Your instructions:
Every line of the listing must be reproduced as it stands. Leave the images behind.

Stored data entries
• • • • •
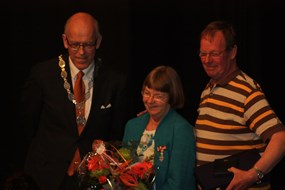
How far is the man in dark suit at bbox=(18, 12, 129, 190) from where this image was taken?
4.34 metres

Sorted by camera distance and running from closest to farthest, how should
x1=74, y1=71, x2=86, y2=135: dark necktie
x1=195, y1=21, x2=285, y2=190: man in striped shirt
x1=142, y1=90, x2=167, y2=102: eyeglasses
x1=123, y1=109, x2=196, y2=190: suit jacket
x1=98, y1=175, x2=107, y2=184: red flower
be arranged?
1. x1=98, y1=175, x2=107, y2=184: red flower
2. x1=195, y1=21, x2=285, y2=190: man in striped shirt
3. x1=123, y1=109, x2=196, y2=190: suit jacket
4. x1=142, y1=90, x2=167, y2=102: eyeglasses
5. x1=74, y1=71, x2=86, y2=135: dark necktie

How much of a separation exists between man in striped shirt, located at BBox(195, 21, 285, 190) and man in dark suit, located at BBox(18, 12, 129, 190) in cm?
63

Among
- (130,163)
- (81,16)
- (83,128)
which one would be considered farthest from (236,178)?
(81,16)

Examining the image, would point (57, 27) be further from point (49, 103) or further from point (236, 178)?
point (236, 178)

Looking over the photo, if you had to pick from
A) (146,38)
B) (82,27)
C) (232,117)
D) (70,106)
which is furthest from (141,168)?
(146,38)

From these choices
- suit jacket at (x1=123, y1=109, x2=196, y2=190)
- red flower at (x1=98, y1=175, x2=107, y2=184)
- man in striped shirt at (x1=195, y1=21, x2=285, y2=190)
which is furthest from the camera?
suit jacket at (x1=123, y1=109, x2=196, y2=190)

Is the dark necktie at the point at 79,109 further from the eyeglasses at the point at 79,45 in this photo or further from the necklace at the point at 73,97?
the eyeglasses at the point at 79,45

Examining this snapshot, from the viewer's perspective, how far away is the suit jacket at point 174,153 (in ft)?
13.0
• • • • •
In response:
How far is the man in dark suit at bbox=(18, 12, 129, 190) from where this image was taken?
4.34 metres

Sorted by camera distance and running from closest to farthest, how should
x1=74, y1=71, x2=86, y2=135: dark necktie
x1=195, y1=21, x2=285, y2=190: man in striped shirt
x1=142, y1=90, x2=167, y2=102: eyeglasses
x1=123, y1=109, x2=196, y2=190: suit jacket
x1=98, y1=175, x2=107, y2=184: red flower
be arranged?
1. x1=98, y1=175, x2=107, y2=184: red flower
2. x1=195, y1=21, x2=285, y2=190: man in striped shirt
3. x1=123, y1=109, x2=196, y2=190: suit jacket
4. x1=142, y1=90, x2=167, y2=102: eyeglasses
5. x1=74, y1=71, x2=86, y2=135: dark necktie

How much of a separation exists between man in striped shirt, located at BBox(195, 21, 285, 190) and man in dark suit, located at BBox(18, 12, 129, 190) in cm?
63

Among
- (130,163)
- (81,16)
- (83,128)
which one would be considered farthest from (236,178)?
(81,16)

Examining the image, would point (57, 27) be further from point (49, 103) or further from point (236, 178)?
point (236, 178)

Looking over the photo, if you had to pick from
A) (146,38)
B) (82,27)
C) (232,117)
D) (70,106)
which is furthest from (141,168)?
(146,38)

From these choices
- suit jacket at (x1=123, y1=109, x2=196, y2=190)
- red flower at (x1=98, y1=175, x2=107, y2=184)
- man in striped shirt at (x1=195, y1=21, x2=285, y2=190)
which is furthest from the camera?
suit jacket at (x1=123, y1=109, x2=196, y2=190)

Is the dark necktie at the point at 79,109 further from the eyeglasses at the point at 79,45 in this photo or further from the necklace at the point at 73,97?
the eyeglasses at the point at 79,45

Examining this snapshot, from the viewer's perspective, how far away is the suit jacket at point 174,153 (in ft)?
13.0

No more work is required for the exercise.